§ Task instructions
Print every one of the records below word for word, keeping each line as it stands, but leave the pictures out.

——

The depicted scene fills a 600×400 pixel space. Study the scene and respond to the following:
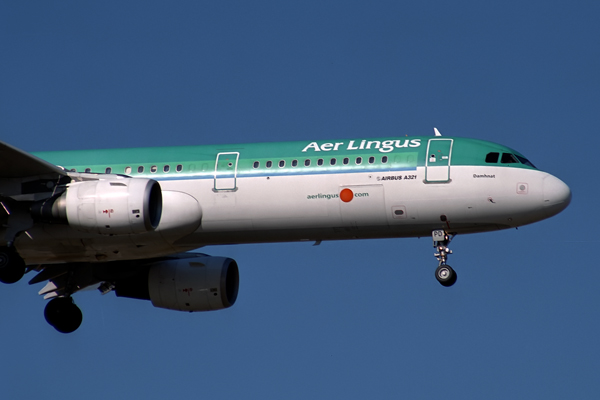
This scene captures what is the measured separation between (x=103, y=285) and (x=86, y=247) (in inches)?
170

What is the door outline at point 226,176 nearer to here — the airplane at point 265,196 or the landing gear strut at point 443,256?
the airplane at point 265,196

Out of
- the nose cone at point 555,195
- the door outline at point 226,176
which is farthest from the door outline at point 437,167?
the door outline at point 226,176

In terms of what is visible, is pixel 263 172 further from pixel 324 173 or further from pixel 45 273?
pixel 45 273

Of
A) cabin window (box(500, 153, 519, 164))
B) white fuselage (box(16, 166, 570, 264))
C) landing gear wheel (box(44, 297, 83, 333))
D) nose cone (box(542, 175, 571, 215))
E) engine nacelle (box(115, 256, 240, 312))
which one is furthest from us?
landing gear wheel (box(44, 297, 83, 333))

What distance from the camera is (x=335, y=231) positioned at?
38.2m

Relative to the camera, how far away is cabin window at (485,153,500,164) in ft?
124

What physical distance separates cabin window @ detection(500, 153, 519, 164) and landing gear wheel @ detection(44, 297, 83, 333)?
14386 millimetres

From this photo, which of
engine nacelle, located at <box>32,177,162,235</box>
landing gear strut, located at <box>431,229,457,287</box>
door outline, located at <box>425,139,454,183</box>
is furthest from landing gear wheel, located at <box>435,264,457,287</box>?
engine nacelle, located at <box>32,177,162,235</box>

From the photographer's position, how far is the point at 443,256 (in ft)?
125

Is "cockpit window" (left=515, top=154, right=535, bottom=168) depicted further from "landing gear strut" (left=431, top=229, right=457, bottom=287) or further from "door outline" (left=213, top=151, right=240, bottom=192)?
"door outline" (left=213, top=151, right=240, bottom=192)

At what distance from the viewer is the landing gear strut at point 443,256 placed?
3775 centimetres

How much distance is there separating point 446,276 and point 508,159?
12.4ft

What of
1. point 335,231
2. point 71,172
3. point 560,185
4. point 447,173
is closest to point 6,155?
point 71,172

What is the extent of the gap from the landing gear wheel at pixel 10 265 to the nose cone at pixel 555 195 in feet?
49.2
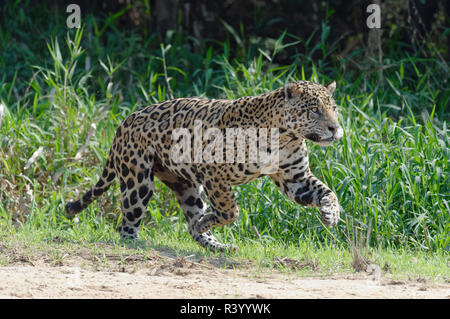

——

§ Response
The depicted scene fills a 600×400 pixel space. Study the scene and respond to the following:
This scene captures what is the measured separation between (x=103, y=285) and (x=86, y=247) (in inches)?
170

What is the door outline at point 226,176 nearer to here — the airplane at point 265,196 or the landing gear strut at point 443,256?
the airplane at point 265,196

Out of
- the nose cone at point 555,195
- the door outline at point 226,176
which is farthest from the door outline at point 437,167?
the door outline at point 226,176

In terms of what is visible, is pixel 263 172 further from pixel 324 173 or further from pixel 45 273?
pixel 45 273

Of
A) cabin window (box(500, 153, 519, 164))
B) white fuselage (box(16, 166, 570, 264))
C) landing gear wheel (box(44, 297, 83, 333))
D) nose cone (box(542, 175, 571, 215))
E) engine nacelle (box(115, 256, 240, 312))
which one is furthest from us?
landing gear wheel (box(44, 297, 83, 333))

What distance from the camera is (x=335, y=231) positioned at?
38.2m

Relative to the camera, how far away is cabin window at (485,153,500,164) in ft?
124

What physical distance separates cabin window @ detection(500, 153, 519, 164) and landing gear wheel @ detection(44, 297, 83, 333)?
14386 millimetres

From this photo, which of
engine nacelle, located at <box>32,177,162,235</box>
landing gear strut, located at <box>431,229,457,287</box>
door outline, located at <box>425,139,454,183</box>
is furthest from landing gear wheel, located at <box>435,264,457,287</box>?
engine nacelle, located at <box>32,177,162,235</box>

From the photographer's position, how far is the point at 443,256 (in ft)?
125

Is "cockpit window" (left=515, top=154, right=535, bottom=168) depicted further from "landing gear strut" (left=431, top=229, right=457, bottom=287) or further from "door outline" (left=213, top=151, right=240, bottom=192)?
"door outline" (left=213, top=151, right=240, bottom=192)

At what distance from the viewer is the landing gear strut at point 443,256 placed?
3775 centimetres

How much distance is there separating point 446,276 and point 508,159?
12.4ft

What of
1. point 335,231
2. point 71,172
3. point 560,185
4. point 447,173
is closest to point 6,155?
point 71,172

What is the extent of the gap from the landing gear wheel at pixel 10 265 to the nose cone at pixel 555 195 in feet?
49.2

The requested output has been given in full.